Côté vacances, là aussi on est loin des clichés: "les destinations de rêve à prix réduit, ça n'existe plus. On a 41 jours de vacances que l'on ne choisit pas. On émet des désidératas mais on est à la disposition de l'entreprise 24 heures sur 24, 7 jours sur 7 et 365 jours par an. Si on ne peut les prendre, il n'y a pas de compensation financière", explique le steward.
Les "fameux billets pas chers destinés au personnel n'ont quasiment plus cours en raison des contraintes qui y sont rattachées, notamment des places restantes à bord des avions. Partir dans des endroits paradisiaques quand on veut, à bas prix… tout ça c'est révolu même si nombre de gens continuent de fantasmer sur ces avantages supposés".

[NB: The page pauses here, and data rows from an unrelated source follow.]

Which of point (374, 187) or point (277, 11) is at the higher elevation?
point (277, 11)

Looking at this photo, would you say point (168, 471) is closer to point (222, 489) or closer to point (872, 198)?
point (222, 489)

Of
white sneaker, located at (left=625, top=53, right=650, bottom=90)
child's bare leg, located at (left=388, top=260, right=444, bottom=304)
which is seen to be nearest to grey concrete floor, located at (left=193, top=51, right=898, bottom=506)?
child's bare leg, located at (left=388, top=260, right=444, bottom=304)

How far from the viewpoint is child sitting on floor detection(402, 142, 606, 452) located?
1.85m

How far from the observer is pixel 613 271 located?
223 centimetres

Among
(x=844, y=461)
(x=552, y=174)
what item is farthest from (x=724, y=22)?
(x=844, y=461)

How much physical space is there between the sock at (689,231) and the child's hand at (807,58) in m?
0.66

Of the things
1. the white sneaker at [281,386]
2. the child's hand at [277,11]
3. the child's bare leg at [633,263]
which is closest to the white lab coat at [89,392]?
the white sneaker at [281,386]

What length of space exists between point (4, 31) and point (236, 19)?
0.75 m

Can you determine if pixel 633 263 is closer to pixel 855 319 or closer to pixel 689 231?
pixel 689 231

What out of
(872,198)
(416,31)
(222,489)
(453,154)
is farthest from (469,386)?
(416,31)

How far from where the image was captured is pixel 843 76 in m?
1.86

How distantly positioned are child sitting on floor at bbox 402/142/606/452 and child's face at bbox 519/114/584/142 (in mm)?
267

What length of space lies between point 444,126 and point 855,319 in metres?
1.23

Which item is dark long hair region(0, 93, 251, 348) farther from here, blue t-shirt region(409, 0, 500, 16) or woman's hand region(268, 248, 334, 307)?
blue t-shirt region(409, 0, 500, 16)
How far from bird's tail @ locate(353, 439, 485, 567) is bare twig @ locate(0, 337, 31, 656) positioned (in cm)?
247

La réalité est "nettement moins glamour", raconte Eric: "je ne suis allé qu'à l'île Maurice, une fois il y a dix ans. En revanche je vais très souvent au Nigeria, en Centrafrique, dans des pays plutôt hostiles. Je vais à Los Angeles une fois par an mais trois fois par mois à Conakry (Guinée). On va aussi à Téhéran, ça fait partie du contrat".

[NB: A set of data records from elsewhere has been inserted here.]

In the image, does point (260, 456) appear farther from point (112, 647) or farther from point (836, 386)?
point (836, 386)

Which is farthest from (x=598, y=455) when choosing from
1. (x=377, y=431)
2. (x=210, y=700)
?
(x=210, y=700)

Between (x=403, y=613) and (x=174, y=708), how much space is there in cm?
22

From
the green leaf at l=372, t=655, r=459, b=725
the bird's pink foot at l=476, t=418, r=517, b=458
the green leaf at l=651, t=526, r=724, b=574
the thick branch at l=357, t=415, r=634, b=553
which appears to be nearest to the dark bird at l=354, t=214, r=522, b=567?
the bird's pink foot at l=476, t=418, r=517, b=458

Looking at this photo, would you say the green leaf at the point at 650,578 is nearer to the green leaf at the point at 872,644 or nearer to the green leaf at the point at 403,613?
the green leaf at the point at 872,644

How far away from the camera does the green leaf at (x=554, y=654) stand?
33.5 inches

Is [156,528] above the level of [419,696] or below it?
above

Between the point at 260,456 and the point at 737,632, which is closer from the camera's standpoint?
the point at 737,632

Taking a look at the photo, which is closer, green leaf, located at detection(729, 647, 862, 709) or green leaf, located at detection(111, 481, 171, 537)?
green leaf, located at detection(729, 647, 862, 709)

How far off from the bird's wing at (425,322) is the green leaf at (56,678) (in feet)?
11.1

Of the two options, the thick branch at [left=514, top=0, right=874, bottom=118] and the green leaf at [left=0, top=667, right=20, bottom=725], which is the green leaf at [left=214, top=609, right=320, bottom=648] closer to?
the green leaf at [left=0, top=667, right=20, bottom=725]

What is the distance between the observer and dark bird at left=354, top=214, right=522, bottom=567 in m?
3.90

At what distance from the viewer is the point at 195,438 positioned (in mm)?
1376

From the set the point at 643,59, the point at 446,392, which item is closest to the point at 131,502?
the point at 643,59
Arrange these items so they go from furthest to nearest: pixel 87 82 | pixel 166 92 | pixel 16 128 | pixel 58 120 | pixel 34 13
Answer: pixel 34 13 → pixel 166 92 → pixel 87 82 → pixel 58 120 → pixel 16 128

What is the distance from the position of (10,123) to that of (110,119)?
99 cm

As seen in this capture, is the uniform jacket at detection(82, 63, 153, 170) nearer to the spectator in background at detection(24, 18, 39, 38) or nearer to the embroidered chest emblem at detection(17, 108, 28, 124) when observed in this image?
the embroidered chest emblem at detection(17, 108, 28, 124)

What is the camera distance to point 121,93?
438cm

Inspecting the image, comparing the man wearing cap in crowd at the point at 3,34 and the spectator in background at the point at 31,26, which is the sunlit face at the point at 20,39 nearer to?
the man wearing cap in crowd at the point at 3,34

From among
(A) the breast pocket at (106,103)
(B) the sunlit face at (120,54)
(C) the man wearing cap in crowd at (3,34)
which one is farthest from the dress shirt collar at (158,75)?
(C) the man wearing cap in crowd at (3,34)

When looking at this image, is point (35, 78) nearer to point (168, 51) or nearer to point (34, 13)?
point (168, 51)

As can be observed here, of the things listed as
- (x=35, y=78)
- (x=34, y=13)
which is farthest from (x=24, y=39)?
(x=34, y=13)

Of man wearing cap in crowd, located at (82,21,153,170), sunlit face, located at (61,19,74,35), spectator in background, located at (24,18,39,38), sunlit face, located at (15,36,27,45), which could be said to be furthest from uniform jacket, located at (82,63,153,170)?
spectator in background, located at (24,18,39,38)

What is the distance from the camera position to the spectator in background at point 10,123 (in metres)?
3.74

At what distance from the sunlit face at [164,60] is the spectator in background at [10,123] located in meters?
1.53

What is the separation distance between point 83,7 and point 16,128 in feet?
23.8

"La moitié de notre activité se passe dans des pays où les gens ne partiraient pas en vacances. On achemine des ONG, des employés de compagnies pétrolières".
"On passe sa vie en avion et à défaire ses valises. Quand on est en vacances on est très nombreux à dire tout simplement: je souffle, je me repose, je me consacre à la famille. Moi, je prends le train et je vais voir mes proches dans le midi", dit-il.